One of the best pieces of advice I’ve ever received was, upon first hearing it, quite disheartening. “Don’t worry, because the people you’re best friends with freshmen year are not the people you’ll be best friends with senior year.”

     If this was your first year at WCA, and you have just found your place, this might fill your heart with terror. I know that if you had told me in eighth grade that the people I’d latched onto would change over the course of five years, I probably would have burst into tears. Don’t get me wrong—if you have stayed close with the people you met in your first year, that’s great. Deep relationships with people who know you well and know how to love you well are essential to mental health and stability.

     However, there are dangers to the mentality that we MUST stay within the same friend group bubble and never branch out. Complacency is not only a danger when you’re doing your homework, picking your college, or planning your future. Sure, it’s easier to keep the same friends you had in seventh grade, but true personal growth can happen when you learn to branch out..

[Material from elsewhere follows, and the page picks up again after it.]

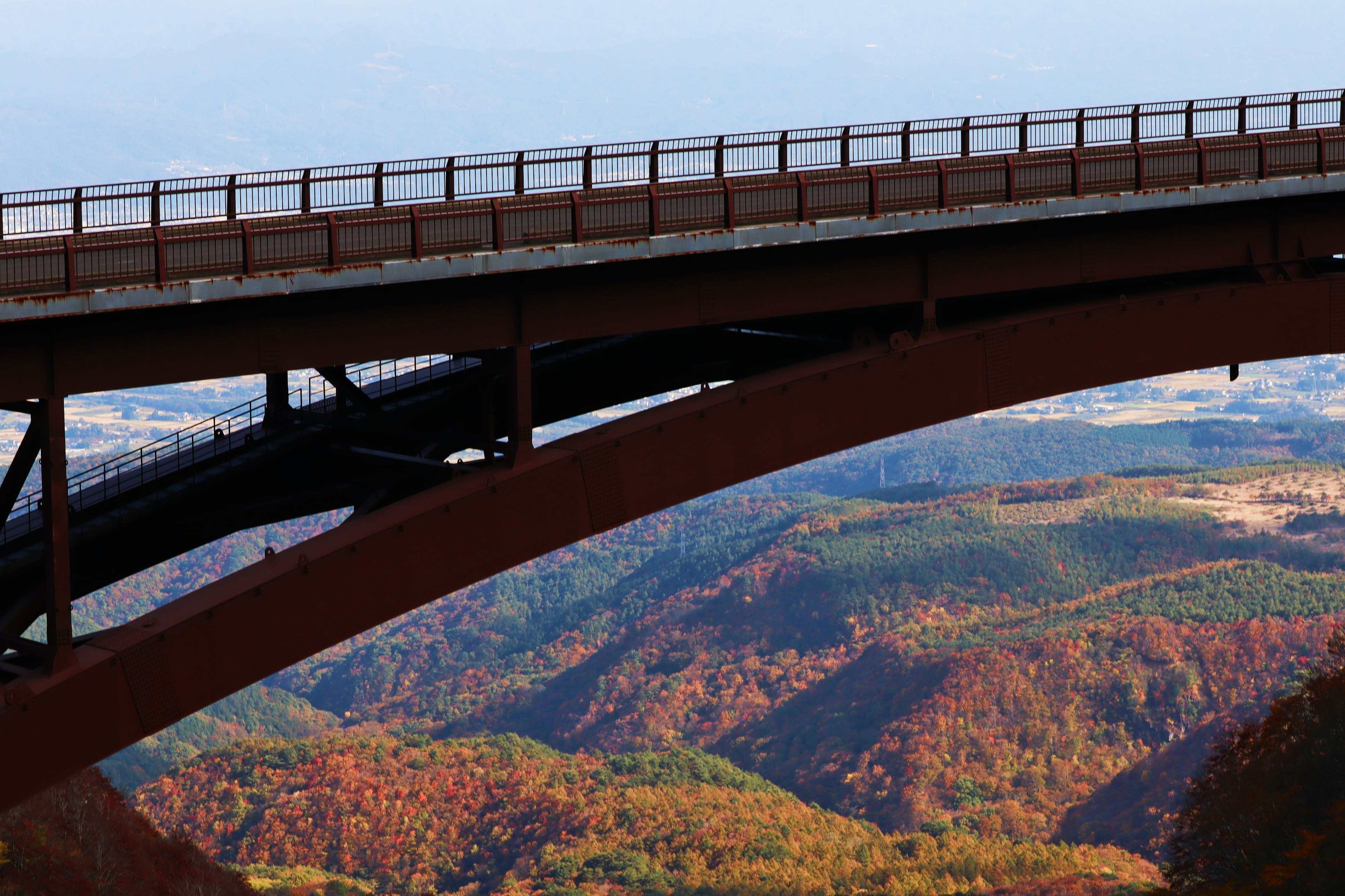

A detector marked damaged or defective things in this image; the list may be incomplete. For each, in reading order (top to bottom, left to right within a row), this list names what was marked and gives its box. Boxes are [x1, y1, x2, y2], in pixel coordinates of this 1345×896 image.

rusty steel beam [0, 277, 1334, 807]
rusty steel beam [0, 199, 1339, 406]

     Most importantly, give people a second chance. If you hold onto bitterness against people who hurt you four years, one year, or even three months ago, you shut yourself off to new opportunities and valuable friendships. In middle and high school, a lot of negative energy and emotions go down. People have probably hurt you deeply, but the truth is, you have probably deeply hurt people too.

     Even though it’s second semester, don’t think it’s too late to make to new friends. Believe me, I’ve made some of my best friends in May. Don’t miss your chance to invest in new friendships and grow in old ones. It’s never too late.